Le film s’ouvre sur une citation de Shakespeare qui prend la défense des réfugiés. Il s'agit du seul texte manuscrit de la main du dramaturge anglais qui nous soit parvenu. Elle est conservée au British Museum. Le réalisateur explique : "À l’époque, plusieurs auteurs s’étaient réunis pour écrire cette pièce autour de Sir Thomas More, et ce que je trouve frappant, c’est que cela montre que nous faisons face aujourd’hui aux mêmes enjeux qu’il y a 400 ou 500 ans. C’est un cycle qui ne s’est jamais interrompu. Pour moi, le film est aussi assez shakespearien dans la manière dont il se déploie."

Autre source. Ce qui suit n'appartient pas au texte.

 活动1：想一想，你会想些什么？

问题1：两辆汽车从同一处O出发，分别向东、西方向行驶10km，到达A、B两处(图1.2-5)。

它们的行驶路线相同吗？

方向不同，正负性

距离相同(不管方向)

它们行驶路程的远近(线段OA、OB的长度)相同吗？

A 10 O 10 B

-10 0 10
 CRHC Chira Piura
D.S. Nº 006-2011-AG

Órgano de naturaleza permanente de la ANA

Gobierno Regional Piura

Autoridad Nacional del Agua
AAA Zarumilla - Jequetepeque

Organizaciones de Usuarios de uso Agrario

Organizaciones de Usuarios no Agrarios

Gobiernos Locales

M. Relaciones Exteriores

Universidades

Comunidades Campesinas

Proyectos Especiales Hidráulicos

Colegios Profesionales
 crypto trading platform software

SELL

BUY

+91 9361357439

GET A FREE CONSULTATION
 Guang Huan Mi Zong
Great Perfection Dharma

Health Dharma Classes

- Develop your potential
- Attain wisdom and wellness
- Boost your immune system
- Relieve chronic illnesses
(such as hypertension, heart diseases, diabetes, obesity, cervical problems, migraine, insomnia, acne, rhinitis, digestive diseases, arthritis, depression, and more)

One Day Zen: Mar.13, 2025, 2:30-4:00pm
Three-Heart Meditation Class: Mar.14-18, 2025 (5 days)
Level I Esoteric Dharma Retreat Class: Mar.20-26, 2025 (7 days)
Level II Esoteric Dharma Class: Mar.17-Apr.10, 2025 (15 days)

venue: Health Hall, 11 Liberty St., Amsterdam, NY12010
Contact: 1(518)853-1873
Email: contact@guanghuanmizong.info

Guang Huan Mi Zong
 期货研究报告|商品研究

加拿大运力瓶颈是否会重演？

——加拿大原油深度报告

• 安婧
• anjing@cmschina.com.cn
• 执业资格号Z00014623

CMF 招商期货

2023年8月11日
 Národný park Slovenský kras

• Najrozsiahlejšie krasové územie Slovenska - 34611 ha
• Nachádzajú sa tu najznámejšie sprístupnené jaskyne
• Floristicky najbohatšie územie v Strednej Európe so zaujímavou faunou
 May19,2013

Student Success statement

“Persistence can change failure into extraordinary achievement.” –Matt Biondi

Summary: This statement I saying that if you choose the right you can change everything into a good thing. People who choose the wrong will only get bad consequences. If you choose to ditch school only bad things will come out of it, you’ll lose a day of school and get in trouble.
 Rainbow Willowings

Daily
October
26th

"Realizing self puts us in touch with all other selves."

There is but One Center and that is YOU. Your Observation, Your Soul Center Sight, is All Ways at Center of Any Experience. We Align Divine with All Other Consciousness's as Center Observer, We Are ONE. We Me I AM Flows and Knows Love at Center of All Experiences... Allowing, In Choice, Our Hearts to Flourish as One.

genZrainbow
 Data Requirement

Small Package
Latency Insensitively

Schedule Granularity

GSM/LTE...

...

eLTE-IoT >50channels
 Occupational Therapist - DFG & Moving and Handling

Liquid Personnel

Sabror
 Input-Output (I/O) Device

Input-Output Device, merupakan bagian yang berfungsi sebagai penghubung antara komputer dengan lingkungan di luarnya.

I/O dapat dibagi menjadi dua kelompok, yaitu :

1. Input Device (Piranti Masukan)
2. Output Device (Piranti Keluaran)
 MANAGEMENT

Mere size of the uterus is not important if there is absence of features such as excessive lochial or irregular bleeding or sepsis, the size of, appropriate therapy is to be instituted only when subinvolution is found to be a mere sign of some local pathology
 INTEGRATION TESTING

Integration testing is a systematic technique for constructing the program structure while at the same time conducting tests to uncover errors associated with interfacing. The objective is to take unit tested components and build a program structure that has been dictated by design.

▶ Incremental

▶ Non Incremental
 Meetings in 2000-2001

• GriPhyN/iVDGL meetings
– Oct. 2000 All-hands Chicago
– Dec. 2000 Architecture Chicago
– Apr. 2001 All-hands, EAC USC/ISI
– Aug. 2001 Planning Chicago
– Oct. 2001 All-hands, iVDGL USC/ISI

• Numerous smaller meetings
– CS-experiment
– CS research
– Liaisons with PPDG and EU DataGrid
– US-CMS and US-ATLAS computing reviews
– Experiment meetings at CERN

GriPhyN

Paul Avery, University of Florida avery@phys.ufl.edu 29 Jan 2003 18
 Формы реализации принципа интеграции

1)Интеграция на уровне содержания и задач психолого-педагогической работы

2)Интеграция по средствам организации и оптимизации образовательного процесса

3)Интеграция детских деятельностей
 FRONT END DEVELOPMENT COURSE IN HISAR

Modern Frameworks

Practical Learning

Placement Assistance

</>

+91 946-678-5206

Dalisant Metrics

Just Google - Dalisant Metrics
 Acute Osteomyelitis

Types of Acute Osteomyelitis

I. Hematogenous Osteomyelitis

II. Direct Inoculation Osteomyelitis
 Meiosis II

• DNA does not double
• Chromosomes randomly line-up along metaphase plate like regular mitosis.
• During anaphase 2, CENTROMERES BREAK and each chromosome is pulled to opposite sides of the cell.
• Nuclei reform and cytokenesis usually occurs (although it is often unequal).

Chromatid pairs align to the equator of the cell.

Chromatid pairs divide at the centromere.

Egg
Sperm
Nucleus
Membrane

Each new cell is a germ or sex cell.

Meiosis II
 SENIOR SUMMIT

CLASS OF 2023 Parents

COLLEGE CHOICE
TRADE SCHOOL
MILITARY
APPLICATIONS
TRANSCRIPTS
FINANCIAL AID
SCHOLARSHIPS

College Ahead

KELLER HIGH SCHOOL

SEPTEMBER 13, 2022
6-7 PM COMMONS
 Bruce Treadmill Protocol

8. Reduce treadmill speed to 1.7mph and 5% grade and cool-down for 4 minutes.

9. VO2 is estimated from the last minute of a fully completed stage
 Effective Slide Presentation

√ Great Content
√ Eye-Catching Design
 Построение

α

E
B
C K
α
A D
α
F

En parallèle de sa carrière de réalisateur, Brandt Andersen s'implique dans l'humanitaire. D'une certaine manière, ses films sont une extension de ce travail humanitaire, même si ce n'était pas intentionnel : "Je continuerai à m’engager dans l’humanitaire, quoi qu’il arrive dans ma carrière de cinéaste après ce film. Parce que cela enrichit ma vie, et je crois que je peux contribuer à trouver des solutions à certains problèmes. Je ne sais pas toujours lesquelles, mais je dois partir de cette conviction, sinon ce serait trop intimidant de s’y confronter."
Le Passage adopte une structure narrative kaléidoscopique, où des actions infimes peuvent avoir de grandes conséquences. Le réalisateur revient sur ce système façon effet papillon : "c’est un principe auquel je crois profondément. Je le constate partout dans ma vie. Si vous faites preuve de gentillesse envers quelqu’un à un endroit du monde, il se peut que, des mois ou des années plus tard, vous rencontriez quelqu’un d’autre ailleurs, qui connaît cette personne et qui évoque ce geste que vous avez eu. Ces fils invisibles qui nous relient sont extrêmement puissants, mais aussi très fragiles."
Loin des rôles lumineux qui l'ont fait connaître, Omar Sy s'illustre dans Le Passage dans la peau d'un personnage antipathique. La rencontre entre l'acteur et Brandt Andersen s'est faite simplement : le comédien a reçu le scénario via son agent et a souhaité rencontrer le réalisateur. Ils se sont entretenus lors d'un dîner à Paris alors que Omar Sy était en tournage et Andersen en mission avec une organisation non gouvernementale à Lampedusa.
Ce dernier se souvient : "Le courant est tout de suite passé. Nous avons partagé une très belle énergie — nos enfants avaient le même âge et nous avions un désir commun d’améliorer ce qui se passe dans le monde, sur le plan humain. Nous nous sommes vraiment liés autour de cela et sommes devenus très proches. Il a donc été le premier à s’engager sur le film. C’était un collaborateur formidable tout au long du projet, et il est aujourd’hui l’un de mes amis les plus proches."